═══ READING PASSAGE

And years ago, we adopted a daughter, mina. She’s my minamy oldest daughter. She’s now 12. And we’ve been very careful to raise mina as much as possible within this Indian worldview and Indian culture. But at the same time, it is problematic.

The more we intermarry with eurochristians, the more we get separated from our world, from our worldview, from our culture, from our language. Ideally, I want my daughter and my sons to marry wazhazhe people, to marry wazhazhe men and women. My three sons are all married to eurochristians, no, two of them are married to eurochristians, one of them is married in Taiwan to a Mandarin-speaking woman, and my grandkids are probably the only wazhazhe in the universe who speak Mandarin as a first language and speak English on Saturday nights when they Skype with me. But thank you for the question, it is a problem and I do want to hear what other people have to say about it.

Tessa: Hi, Tink and Professor Glenn, good to see you. Good to see everyone else here. I just wanted to add that, even though intermarriage happens, it’s still up to the individual nation to determine citizenship. It’s like quantum is something that was not created by us, you know, Anishinaabeg didn’t have blood quantum in the past, you know, so if I choose to marry out in the future and marry someone who is not Anishinaabeg, my children would still be Anishinaabeg, and their children would be Anishinaabeg. It’s up to our nations to determine who our citizens are and even if, I don’t want to use that one drop blood rule, that’s not the right word to say, but it’s what’s coming to mind, even though that might lessen, my peoples would still be Anishinaabe, you know.

But it would depend on their actions as well. Do they do the things that make them Anishinaabeg? Or do they do the things that make them colonizer? Thanks.

Tink Tinker: Well said. Thank you, Tessa.

Roger Green: There’s a question from Cynthia Rice that says, “Should we rethink the term Indian renaissance that was used earlier?”

══════
═══ DATA TO EXAMINE

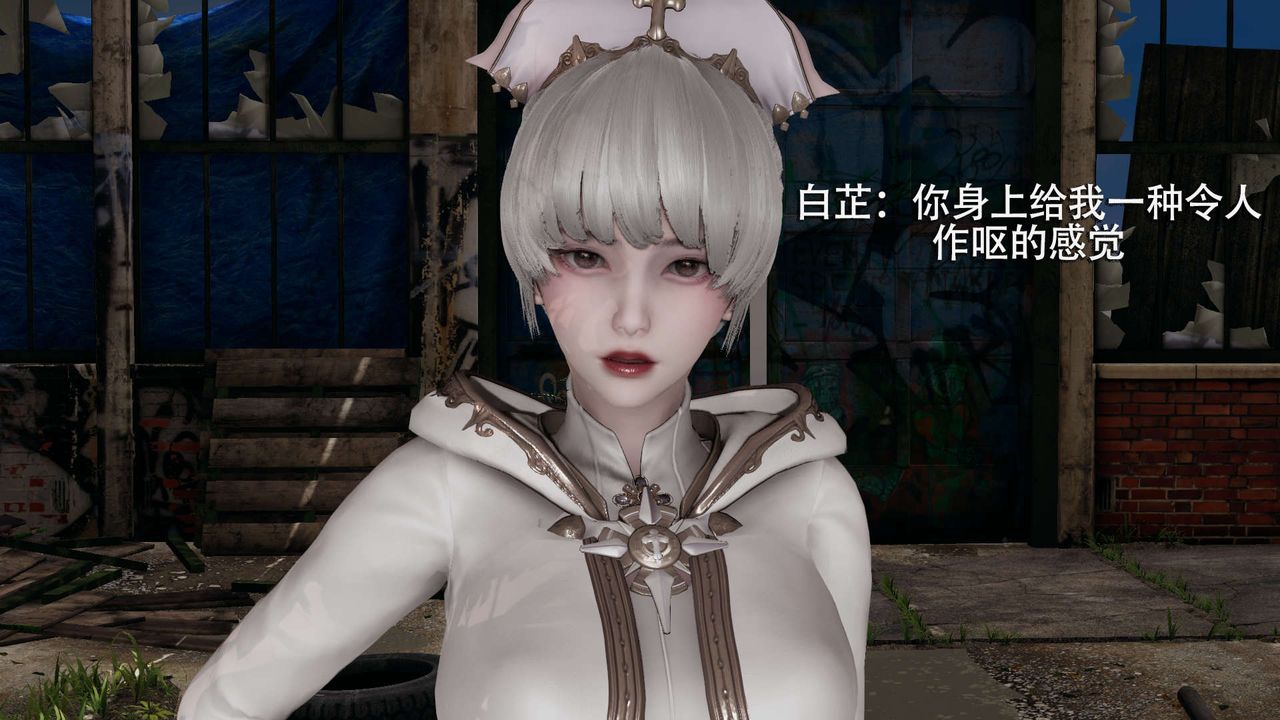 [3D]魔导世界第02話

══════
═══ DATA TO EXAMINE

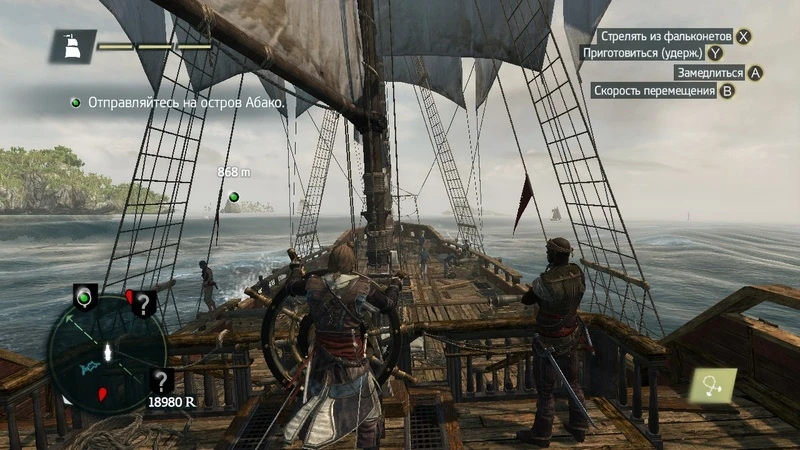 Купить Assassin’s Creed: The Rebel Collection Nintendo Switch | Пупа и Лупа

══════

**BRIEF 1:**
List the names that appear as speaker labels in the transcript.
**BRIEF 2:**
Summarize the transcript in two sentences.
The records have no connection to the transcript.

**YOUR RESPONSE 1:**
Tessa
Tink Tinker
Roger Green

**YOUR RESPONSE 2:**
One speaker says that intermarrying with eurochristians separates their people from their world, worldview, culture and language, and that ideally their children would marry wazhazhe people. Tessa responds that each nation determines its own citizenship, so her children would still be Anishinaabeg if she married out, though that would also depend on their actions.